======== READING TEXT

Almost normal

I don’t really have anything to say today, because I almost feel normal. I was excited about work today. I’m excited about going home today. I slept pretty well — my dreams are always too vivid and my brain never really feels like it shuts off.

Today I have this deep sense of acceptance for how things went. I can remember it all and at the end of the day all I can say is, “our types of crazy didn’t mix.” One day I’ll meet someone new and I’ll have to tell them to thank you for being there when I learned I couldn’t have caffeine, or when I learned that certain medications make it much worse. They’ll have you to thank for learning not to wake me up on the sofa, or how well I’m able to explain those moments when I start obsessing over finding or doing something that isn’t important. I’ll be prepared and it’ll be because of what you went through with me. I’ll always appreciate that. I know it wasn’t easy, I know it was hard and violent and painful, but I couldn’t have learned it any other way and I appreciate you being kind enough to be there.

I remember at the beginning of our journey we talked a lot about what an odd match we were. We had no similar hobbies. We didn’t like the same kind of music. But we were both alone, and we both felt lost. Thank you for being there when I needed someone, and I’m sorry that we didn’t part before things got hard. You were my friend when I needed one, and lent me a family when I felt I had none. We were by no means perfect, and I never expected us to be.

Mostly, thank you for it being over. I needed it to be over.

================
======== DATA PROVIDED

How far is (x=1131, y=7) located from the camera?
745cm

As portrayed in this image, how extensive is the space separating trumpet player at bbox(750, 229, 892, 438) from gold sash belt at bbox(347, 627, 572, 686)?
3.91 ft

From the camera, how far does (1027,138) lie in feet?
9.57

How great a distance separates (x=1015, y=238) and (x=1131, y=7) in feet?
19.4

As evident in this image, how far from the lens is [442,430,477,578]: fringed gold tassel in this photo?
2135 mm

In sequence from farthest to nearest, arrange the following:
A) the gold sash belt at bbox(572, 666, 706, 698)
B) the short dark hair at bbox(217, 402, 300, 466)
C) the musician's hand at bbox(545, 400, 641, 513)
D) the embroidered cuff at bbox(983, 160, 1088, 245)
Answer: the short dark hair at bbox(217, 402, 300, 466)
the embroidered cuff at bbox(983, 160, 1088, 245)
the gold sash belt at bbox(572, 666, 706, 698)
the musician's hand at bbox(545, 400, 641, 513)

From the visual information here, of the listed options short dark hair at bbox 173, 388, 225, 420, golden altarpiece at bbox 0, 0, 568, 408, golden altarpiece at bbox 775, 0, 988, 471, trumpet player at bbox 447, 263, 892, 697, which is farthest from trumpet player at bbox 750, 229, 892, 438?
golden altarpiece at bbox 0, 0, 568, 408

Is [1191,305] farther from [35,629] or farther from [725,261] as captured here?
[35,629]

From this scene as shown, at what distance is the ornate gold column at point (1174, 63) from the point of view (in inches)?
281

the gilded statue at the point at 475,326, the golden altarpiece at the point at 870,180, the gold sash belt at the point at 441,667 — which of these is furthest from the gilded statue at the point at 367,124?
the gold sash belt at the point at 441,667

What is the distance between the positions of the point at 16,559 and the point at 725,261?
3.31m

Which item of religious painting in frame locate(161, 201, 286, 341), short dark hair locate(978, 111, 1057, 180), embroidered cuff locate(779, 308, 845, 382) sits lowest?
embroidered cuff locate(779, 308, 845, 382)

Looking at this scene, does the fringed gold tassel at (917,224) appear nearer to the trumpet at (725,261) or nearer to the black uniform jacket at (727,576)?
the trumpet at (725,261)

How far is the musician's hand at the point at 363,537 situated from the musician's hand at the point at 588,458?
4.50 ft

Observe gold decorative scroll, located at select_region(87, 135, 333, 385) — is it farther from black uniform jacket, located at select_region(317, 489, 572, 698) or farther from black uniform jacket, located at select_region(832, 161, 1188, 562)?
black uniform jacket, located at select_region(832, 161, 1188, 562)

================

EXERCISE A >> According to the post, why does the writer not really have anything to say today? Answer in one to three sentences.
EXERCISE B >> Sum up the post in two sentences.
EXERCISE C >> Write out everything in the post from "I remember at" down to "expected us to be.".
The items have nothing to do with any of this.

ANSWER SECTION A >> The writer has little to say because they almost feel normal today.

ANSWER SECTION B >> The writer almost feels normal today, looks forward to work and going home, and feels a deep acceptance for how a past relationship went. They thank the other person for being there while they learned hard lessons and when they needed someone, say they are sorry the two didn't part before things got hard, and are thankful it is over.

ANSWER SECTION C >>
I remember at the beginning of our journey we talked a lot about what an odd match we were. We had no similar hobbies. We didn’t like the same kind of music. But we were both alone, and we both felt lost. Thank you for being there when I needed someone, and I’m sorry that we didn’t part before things got hard. You were my friend when I needed one, and lent me a family when I felt I had none. We were by no means perfect, and I never expected us to be.